Title: A Novel Reversible Scan Chain Technology that Improves Chain Diagnosis Resolution by 3X.
September 23 at 12:00 PM ET (9 AM PT)
During this webinar with Siemens and a customer, attendees will learn how diagnosis resolution was improved by 3X across a large industrial case study. This improvement was facilitated by failure analysis and accelerated the yield learning for an advanced node.
In this webinar, attendees will learn about:
- Traditional unidirectional scan chain diagnosis
- Reversible scan chain diagnosis
- Proven silicon results using reversible scan technology
Jayant D'Souza is the technical product manager for silicon learning products in the Siemens EDA Tessent group. He has 16 years of experience in the design-for-test (DFT), automatic test pattern generation (ATPG), scan diagnosis and yield learning areas. He is currently focused on the application of DFT and scan on defect diagnosis and yield learning. Jayant holds an MSEE degree from the University of North Carolina at Charlotte.

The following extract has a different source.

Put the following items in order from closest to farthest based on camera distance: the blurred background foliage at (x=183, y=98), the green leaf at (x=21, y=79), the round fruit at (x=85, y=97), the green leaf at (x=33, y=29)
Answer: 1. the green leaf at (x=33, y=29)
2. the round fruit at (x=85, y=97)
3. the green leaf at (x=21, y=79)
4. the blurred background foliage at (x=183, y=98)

Szczepan Urban graduated with master's degree from Poznań University of Technology faculty of computer science (robotics and management). He joined Mentor Graphics in 2009 as a software quality engineer in the Silicon Test Solutions division. In 2013, he moved into a software engineering role to become a software engineering team lead in 2015 and then engineering manager in 2021. He leads an engineering team with focus on diagnosis driven yield analysis.